Beş günlük güzel dolu dolu aşk sarhoşu oldukları bir balayı sonrası Funda'nın düğün hazırlığında aldığı izinlerden dolayı başka izni kalmadığından balayını kısa tutmak zorunda kalmışlardı. Eve gelip artık burada ailecek yaşamaya başladıklarından bugüne tam iki gün geçmişti ve bugün artık işe döneceklerdi. Dila yılardır evde tek kız olduğu için Funda'nın eve gelişiyle resmen havalara uçmuş sürekli Funda abla diyerek çok sevdiği yengesinin yanında dolaşıyordu. Cemal iki değerlisi olan karısı ve kardeşinin anlaşmasına birbirlerini sevmesiden çok hoşlanıyordu.

Babası artık Funda'yı kabullenmiş sesini çıkarmazken annesi Nermin Hanımın gözü sürekli Funda'daydı. Daha geleli çok olmadığından mıdır yoksa Cemal'in annesini kenara çekip ''artık Funda benim karım sakın yanlış bir şey yapıp ben yokken onu üzmeye kalkma anne inan onuda alır çeker giderim.'' sözünden midir şimdilik sesini çıkarmıyor sadece bakışlarından ve ses tonundan gelinini sevmediğini sürekli belli ediyordu.

***
''Funda abla bugün ben dışarıya çıkacağım biraz gezeceğim, öğlen arasında yanına gelsem yemeği birlikte dışarıda yesek olur mu?''

Dila'nın şen şakrak konuşmasına babası Salim Bey gülümserken Nermin Hanım yüzünü ekşiterek baktı. Salim Bey kardeşinin yadigarı küçük kızının Funda'nın varlığından dolayı mutlu oluşuna çok seviniyorken Nermin Hanım basit ve hakir gördüğü Funda'yla kıznın içli dışlı olmasından hoşlanmıyordu.

''Olur tabi Dila'cım çok sevinirim.''

Dila sevinerek önüne dönerken aklındaki şeyden dolayı heyecanlanmıştı. Lise son sınıftı ve iki yıldır beğendiği ve aşık olduğu üniversite öğrencisi bir çocuk vardı. Yakın arkadaşları iki yıldır sevdiği Onur adındaki çocuğu bilsede Dila bunu artık ablası saydığı Funda'yla paylaşmak istiyordu.

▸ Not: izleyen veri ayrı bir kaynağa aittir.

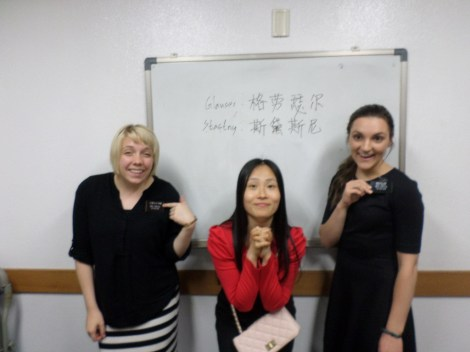 With the sister training leader and her Chinese investigator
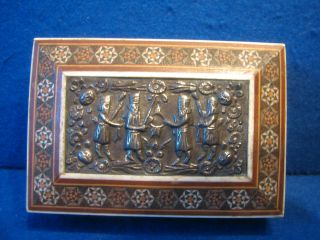 Fantastic Silver Inlaid Topped Indian Highly Detailed Sadeli Ware Wooden Box photo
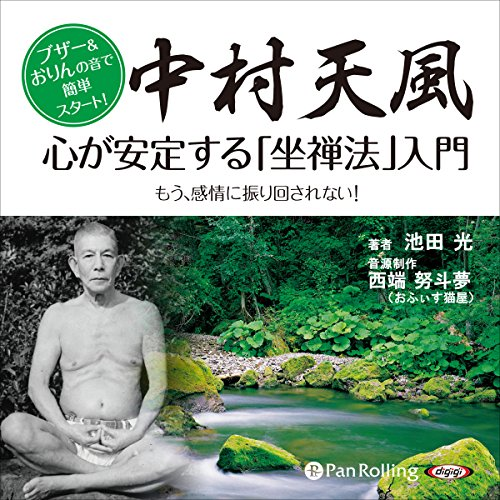 『中村天風 心が安定する「坐禅法」入門』のカバーアート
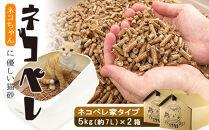 ネコちゃんに優しい木質ペレットの猫砂 「ネコペレ」 家タイプ5kg×2箱
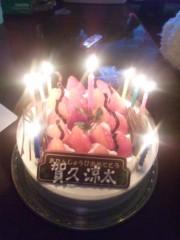 賀久涼太 公式ブログ/ケーキ☆ 画像1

Ondan belki biraz akıl almalıydı. Onur arkadaşının kuzeniydi ve bir doğum günü partisinde tanışmış daha gördüğü ilk an aşık olmuş aşkı ilk kez kalbi on altı yaşındayken tatmıştı. Onur büyüktü ve Dila ondan küçük olduğu için hiç bir gün aşkını söylemeye cesaret edemiyordu. Abisi çetin ceviz bir adamdı ve kendisini kısandığından erkek arkadaş konusunda esnek değildi. Bey kızı olması zaten attığı her adımın takip edilip her şeyi kısıtlı yaşamasına sebep olurken birde Cemal'in belli etmesede gizli kontrolü vardı.
Dila bazı şeyleri yaşıtları gibi yaşayamıyordu. Onur hep içinde bir yerdeydi.

''Bende gelebilir miyim kızlar?''

Cemal kızlara doğru eğilip konuşurken Funda kocasının sevimli haline aşk dolu bakışlarla baktı. Cemal'le evli olmak hergün onun kollarında olup sarılarak göğsünde uyumak eşsiz bir şeydi. Cemal öylesine düşünceliydi ki Funda'nın acemi tavırları karşında nefesi kesilerek her şeyi yola koymuş zamanla miniğine çoğu şeyi öğretmişti. Sevgiliyken çok başka evliyken ev halinde ikiside çok başkaydı ve bunu keşfetmekten dolayı ikiside çok mutluydu.

''Hayır abi ya biz kız kıza takılacağız.''

Funda'dan önce cevap verip abisine itiraz eden Dila'ya Cemal gözlerini alamdığı karısından bakışlarını çekip suratsız kardeşine çevirdi.

''Ekşitme şu suratını çok çirkin oluyorsun.''

Dila abisinin sırf kendisini gıcık etmek için böyle davrandığını bilse de yinede sinirlenmeden duramadı.

''Üf her şeyin içinde bulun illa değil mi? Ben Funda ablamla olacağım gelme sen.''

''Koparacağım bak o papuç gibi olan dilini. Abinle konuşuyorsun Dila biraz terbiyeli ol abicim.''

Dila'yla Cemal atışırken Funda ve diğerleri iki kardeşin atışmasını gülerek izliyor dinliyorlardı.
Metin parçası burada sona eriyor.